Israel has announced it will launch a defamation lawsuit against the New York Times over a column alleging that Israeli soldiers and prison guards systematically sexually abused Palestinian prisoners — with Prime Minister Benjamin Netanyahu condemning the piece as “hideous and distorted lies” and accusing the paper of perpetuating a “blood libel.”
The legal action was announced by Israel’s Foreign Ministry, which described the article as “one of the most hideous and distorted lies ever published against the State of Israel in the modern press.” Netanyahu went further, saying: “They defamed the soldiers of Israel and perpetuated a blood libel about rape, trying to create a false symmetry between the genocidal terrorists of Hamas and Israel’s valiant soldiers. Under my leadership, Israel will not be silent. We will fight these lies in the court of public opinion and in the court of law.”
The article at the centre of the row was a column written by two-time Pulitzer Prize-winning journalist Nicholas Kristof, published by the New York Times and citing accounts from 14 former Palestinian prisoners. The piece alleged that sexual torture was widespread within Israeli detention facilities and claimed that Israeli troops trained dogs to rape Palestinian detainees. The column went viral almost immediately, drawing fierce condemnation from Jewish groups, Israeli officials and some media critics who described it as antisemitic propaganda. The New York Post reported that New Jersey Democratic congressman Josh Gottheimer accused the Times of being “on Hamas’s payroll” following its publication.

++++++++

Reproduce the passage on Israel's planned defamation lawsuit against the New York Times word for word, from start to finish.

++++++++

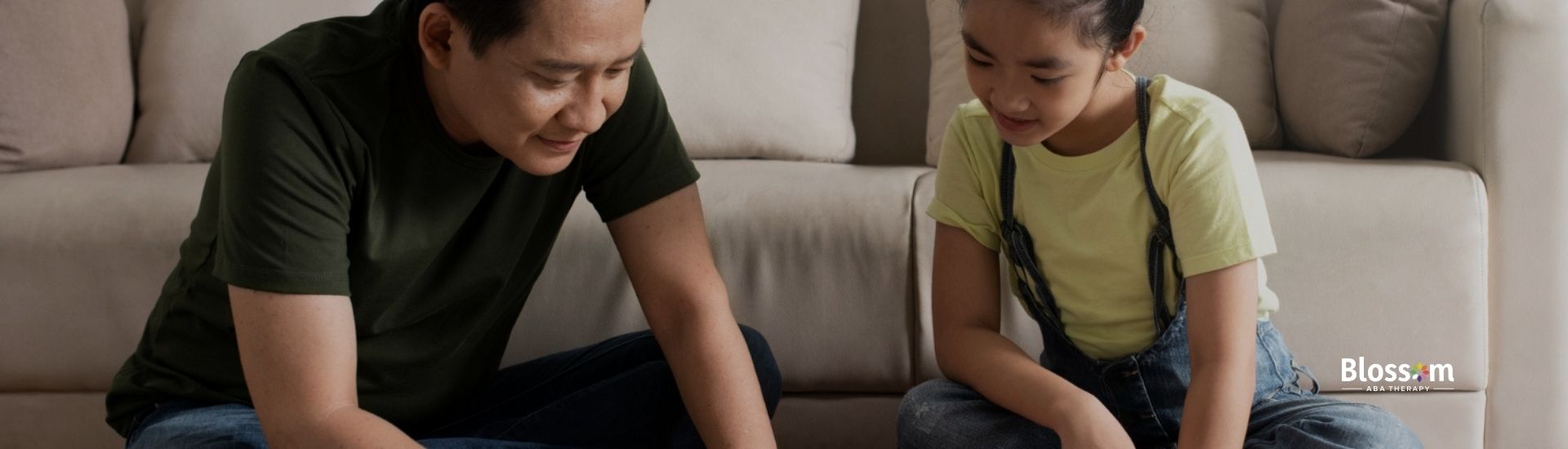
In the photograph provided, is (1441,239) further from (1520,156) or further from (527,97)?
(527,97)

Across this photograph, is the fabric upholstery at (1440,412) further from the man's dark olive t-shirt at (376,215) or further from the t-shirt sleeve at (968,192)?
the man's dark olive t-shirt at (376,215)

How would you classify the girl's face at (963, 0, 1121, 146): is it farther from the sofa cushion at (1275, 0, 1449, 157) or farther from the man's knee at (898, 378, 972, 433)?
the sofa cushion at (1275, 0, 1449, 157)

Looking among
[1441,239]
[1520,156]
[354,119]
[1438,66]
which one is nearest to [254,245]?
[354,119]

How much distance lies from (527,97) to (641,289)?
299 mm

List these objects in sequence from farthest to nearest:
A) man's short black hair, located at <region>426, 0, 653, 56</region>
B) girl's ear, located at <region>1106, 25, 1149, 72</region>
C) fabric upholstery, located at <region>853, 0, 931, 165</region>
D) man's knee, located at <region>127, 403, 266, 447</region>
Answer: fabric upholstery, located at <region>853, 0, 931, 165</region> < girl's ear, located at <region>1106, 25, 1149, 72</region> < man's knee, located at <region>127, 403, 266, 447</region> < man's short black hair, located at <region>426, 0, 653, 56</region>

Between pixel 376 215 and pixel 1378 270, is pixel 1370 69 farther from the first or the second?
pixel 376 215

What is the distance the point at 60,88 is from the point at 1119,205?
5.08 feet

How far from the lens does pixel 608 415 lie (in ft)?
4.30

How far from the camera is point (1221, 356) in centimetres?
119

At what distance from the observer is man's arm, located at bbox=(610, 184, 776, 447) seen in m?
1.22

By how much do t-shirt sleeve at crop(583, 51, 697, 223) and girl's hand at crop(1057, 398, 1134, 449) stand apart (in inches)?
15.9

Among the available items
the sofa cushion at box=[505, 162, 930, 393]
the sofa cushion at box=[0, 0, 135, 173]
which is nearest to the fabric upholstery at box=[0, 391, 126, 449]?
the sofa cushion at box=[0, 0, 135, 173]

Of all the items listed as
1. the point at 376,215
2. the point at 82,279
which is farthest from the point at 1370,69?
the point at 82,279

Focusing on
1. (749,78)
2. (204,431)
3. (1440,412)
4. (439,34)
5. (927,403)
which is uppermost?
(439,34)
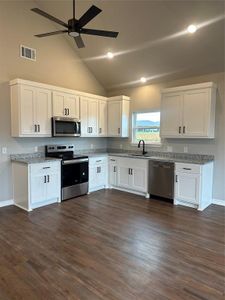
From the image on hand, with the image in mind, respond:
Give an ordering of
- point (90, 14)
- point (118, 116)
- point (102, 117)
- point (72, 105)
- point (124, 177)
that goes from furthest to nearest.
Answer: point (102, 117) → point (118, 116) → point (124, 177) → point (72, 105) → point (90, 14)

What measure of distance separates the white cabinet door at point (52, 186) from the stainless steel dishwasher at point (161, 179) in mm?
2023

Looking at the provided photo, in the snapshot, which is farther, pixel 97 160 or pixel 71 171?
pixel 97 160

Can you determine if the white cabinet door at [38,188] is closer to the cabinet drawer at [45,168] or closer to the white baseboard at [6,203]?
the cabinet drawer at [45,168]

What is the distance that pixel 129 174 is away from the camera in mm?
5219

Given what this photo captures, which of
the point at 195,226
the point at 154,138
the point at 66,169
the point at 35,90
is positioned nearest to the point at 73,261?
the point at 195,226

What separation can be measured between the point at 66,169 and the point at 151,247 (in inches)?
97.4

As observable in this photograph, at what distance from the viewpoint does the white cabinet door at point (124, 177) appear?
5.25 meters

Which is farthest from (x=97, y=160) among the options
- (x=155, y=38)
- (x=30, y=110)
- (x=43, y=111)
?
(x=155, y=38)

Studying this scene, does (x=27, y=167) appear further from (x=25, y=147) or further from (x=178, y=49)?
(x=178, y=49)

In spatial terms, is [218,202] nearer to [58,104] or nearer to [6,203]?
[58,104]

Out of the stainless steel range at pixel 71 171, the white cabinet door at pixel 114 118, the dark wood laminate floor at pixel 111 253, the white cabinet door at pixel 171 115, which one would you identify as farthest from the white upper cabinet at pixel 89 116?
the dark wood laminate floor at pixel 111 253

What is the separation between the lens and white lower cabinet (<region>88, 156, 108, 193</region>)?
524 cm

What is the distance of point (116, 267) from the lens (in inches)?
94.0

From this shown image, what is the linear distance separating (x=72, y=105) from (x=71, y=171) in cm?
154
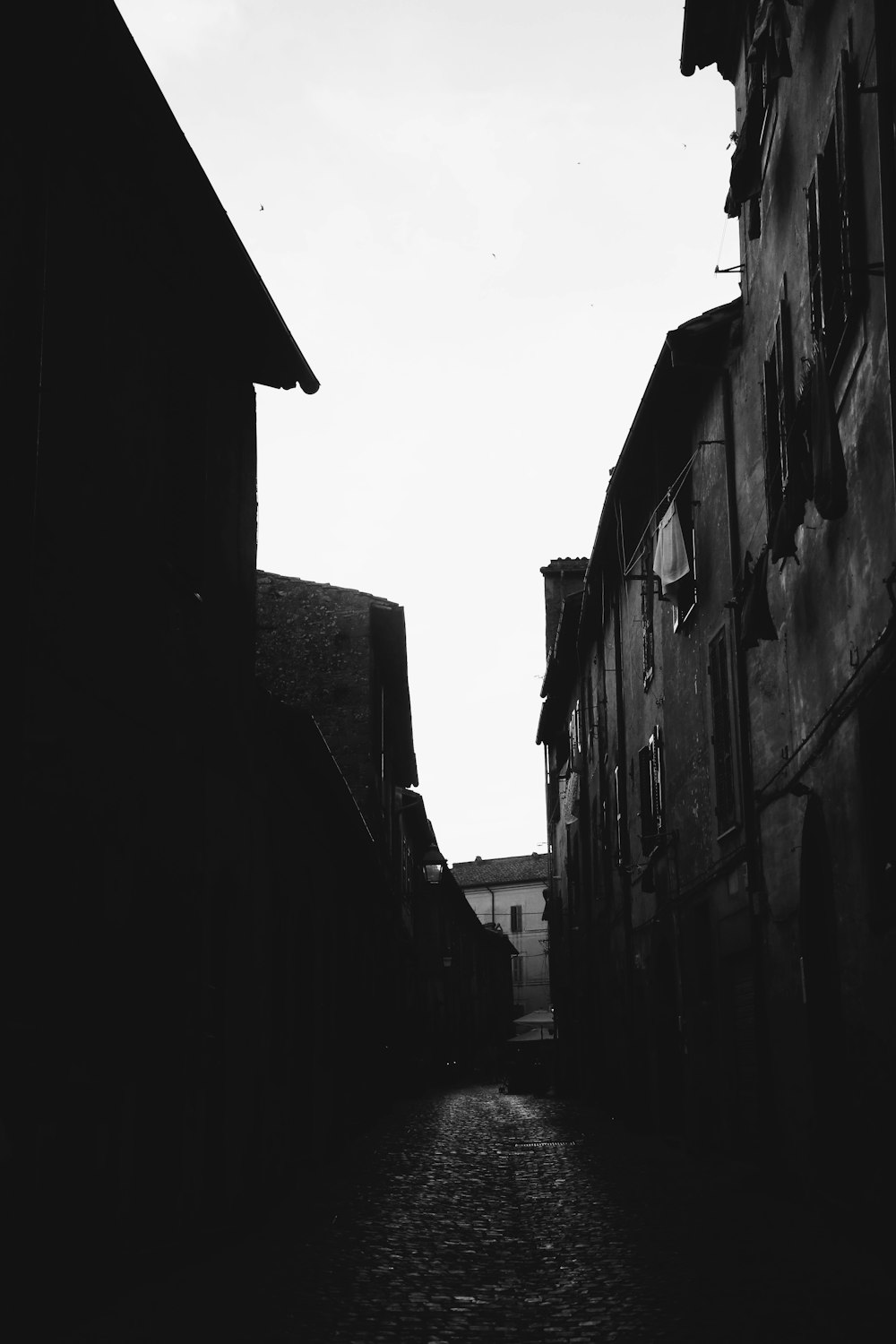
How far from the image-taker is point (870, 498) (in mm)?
8719

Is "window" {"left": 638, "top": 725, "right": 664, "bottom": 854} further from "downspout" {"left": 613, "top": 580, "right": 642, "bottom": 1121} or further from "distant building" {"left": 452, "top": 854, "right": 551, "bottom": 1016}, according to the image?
"distant building" {"left": 452, "top": 854, "right": 551, "bottom": 1016}

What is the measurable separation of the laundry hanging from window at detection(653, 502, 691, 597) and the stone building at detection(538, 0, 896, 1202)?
0.06m

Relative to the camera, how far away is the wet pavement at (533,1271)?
640cm

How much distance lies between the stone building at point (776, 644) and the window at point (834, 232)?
0.03m

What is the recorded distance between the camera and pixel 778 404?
471 inches

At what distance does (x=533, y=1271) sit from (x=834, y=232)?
6.75 m

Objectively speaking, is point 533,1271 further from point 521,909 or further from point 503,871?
point 503,871

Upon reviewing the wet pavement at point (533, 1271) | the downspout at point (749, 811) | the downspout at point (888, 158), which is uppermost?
the downspout at point (888, 158)

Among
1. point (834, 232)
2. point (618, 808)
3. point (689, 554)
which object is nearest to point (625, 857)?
point (618, 808)

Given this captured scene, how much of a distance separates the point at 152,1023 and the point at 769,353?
292 inches

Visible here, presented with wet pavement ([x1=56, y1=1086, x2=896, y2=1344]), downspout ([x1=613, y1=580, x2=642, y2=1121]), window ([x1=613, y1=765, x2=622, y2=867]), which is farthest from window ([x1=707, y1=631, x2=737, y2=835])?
window ([x1=613, y1=765, x2=622, y2=867])

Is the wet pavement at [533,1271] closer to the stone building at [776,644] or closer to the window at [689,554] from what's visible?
the stone building at [776,644]

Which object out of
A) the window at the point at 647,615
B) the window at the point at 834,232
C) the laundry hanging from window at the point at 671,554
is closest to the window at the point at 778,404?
the window at the point at 834,232

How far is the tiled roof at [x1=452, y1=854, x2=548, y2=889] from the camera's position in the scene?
267ft
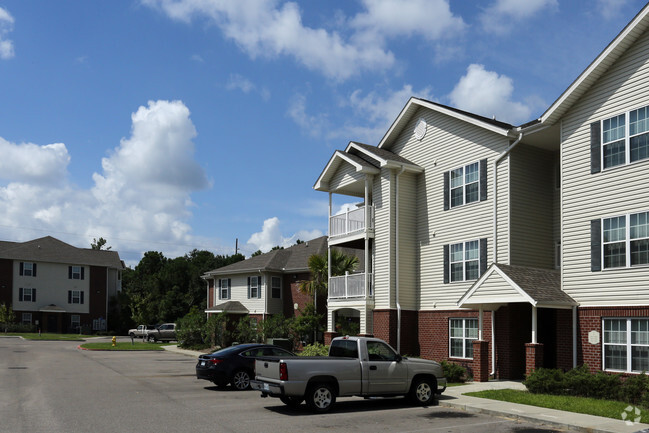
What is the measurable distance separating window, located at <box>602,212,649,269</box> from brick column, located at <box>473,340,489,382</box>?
16.6ft

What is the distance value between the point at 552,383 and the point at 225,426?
31.3 ft

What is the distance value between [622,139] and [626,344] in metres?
5.89

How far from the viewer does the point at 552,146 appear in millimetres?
22938

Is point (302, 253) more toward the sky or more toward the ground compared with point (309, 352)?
more toward the sky

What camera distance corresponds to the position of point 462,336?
936 inches

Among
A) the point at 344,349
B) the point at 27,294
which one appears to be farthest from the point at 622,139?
the point at 27,294

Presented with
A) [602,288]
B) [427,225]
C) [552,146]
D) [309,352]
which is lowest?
[309,352]

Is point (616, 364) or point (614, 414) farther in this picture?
point (616, 364)

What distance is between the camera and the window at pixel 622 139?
17.7 m

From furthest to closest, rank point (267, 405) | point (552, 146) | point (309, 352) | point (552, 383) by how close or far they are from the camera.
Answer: point (309, 352) < point (552, 146) < point (552, 383) < point (267, 405)

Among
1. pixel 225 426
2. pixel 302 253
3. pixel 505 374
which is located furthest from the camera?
pixel 302 253

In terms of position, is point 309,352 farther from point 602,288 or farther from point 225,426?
point 225,426

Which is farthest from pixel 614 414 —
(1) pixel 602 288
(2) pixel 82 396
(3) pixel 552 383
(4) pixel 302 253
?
(4) pixel 302 253

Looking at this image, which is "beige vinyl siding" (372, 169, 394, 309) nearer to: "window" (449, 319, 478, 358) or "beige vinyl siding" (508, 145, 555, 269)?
"window" (449, 319, 478, 358)
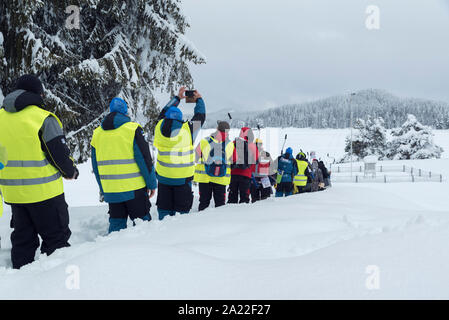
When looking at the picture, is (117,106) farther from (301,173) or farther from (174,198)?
(301,173)

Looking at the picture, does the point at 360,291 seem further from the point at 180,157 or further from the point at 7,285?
the point at 180,157

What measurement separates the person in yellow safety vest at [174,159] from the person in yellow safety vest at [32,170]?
5.79 ft

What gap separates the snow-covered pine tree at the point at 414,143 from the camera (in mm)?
52500

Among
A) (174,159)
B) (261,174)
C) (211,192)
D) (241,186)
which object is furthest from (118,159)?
(261,174)

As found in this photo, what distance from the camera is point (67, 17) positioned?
908cm

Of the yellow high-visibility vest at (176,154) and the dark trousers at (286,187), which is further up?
the yellow high-visibility vest at (176,154)

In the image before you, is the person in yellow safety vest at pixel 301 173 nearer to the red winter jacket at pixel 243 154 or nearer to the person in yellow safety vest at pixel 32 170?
the red winter jacket at pixel 243 154

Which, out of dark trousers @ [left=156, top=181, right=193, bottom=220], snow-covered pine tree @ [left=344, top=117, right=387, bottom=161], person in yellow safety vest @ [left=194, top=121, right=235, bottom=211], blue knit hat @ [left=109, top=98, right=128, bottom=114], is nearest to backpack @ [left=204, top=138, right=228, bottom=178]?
person in yellow safety vest @ [left=194, top=121, right=235, bottom=211]

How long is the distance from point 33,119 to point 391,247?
3.26m

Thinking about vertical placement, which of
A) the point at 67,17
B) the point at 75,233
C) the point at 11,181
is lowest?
the point at 75,233

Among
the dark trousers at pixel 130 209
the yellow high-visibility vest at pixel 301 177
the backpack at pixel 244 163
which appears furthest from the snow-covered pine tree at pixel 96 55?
the dark trousers at pixel 130 209

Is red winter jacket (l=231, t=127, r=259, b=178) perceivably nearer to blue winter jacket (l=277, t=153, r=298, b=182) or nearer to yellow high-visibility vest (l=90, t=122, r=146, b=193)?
blue winter jacket (l=277, t=153, r=298, b=182)

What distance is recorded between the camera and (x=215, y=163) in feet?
20.2
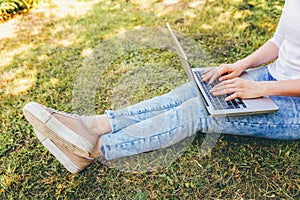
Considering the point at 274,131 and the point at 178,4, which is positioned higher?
the point at 274,131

++++++++

**EXPECTED ANSWER:**
Israel has announced it will launch a defamation lawsuit against the New York Times over a column alleging that Israeli soldiers and prison guards systematically sexually abused Palestinian prisoners — with Prime Minister Benjamin Netanyahu condemning the piece as “hideous and distorted lies” and accusing the paper of perpetuating a “blood libel.”
The legal action was announced by Israel’s Foreign Ministry, which described the article as “one of the most hideous and distorted lies ever published against the State of Israel in the modern press.” Netanyahu went further, saying: “They defamed the soldiers of Israel and perpetuated a blood libel about rape, trying to create a false symmetry between the genocidal terrorists of Hamas and Israel’s valiant soldiers. Under my leadership, Israel will not be silent. We will fight these lies in the court of public opinion and in the court of law.”
The article at the centre of the row was a column written by two-time Pulitzer Prize-winning journalist Nicholas Kristof, published by the New York Times and citing accounts from 14 former Palestinian prisoners. The piece alleged that sexual torture was widespread within Israeli detention facilities and claimed that Israeli troops trained dogs to rape Palestinian detainees. The column went viral almost immediately, drawing fierce condemnation from Jewish groups, Israeli officials and some media critics who described it as antisemitic propaganda. The New York Post reported that New Jersey Democratic congressman Josh Gottheimer accused the Times of being “on Hamas’s payroll” following its publication.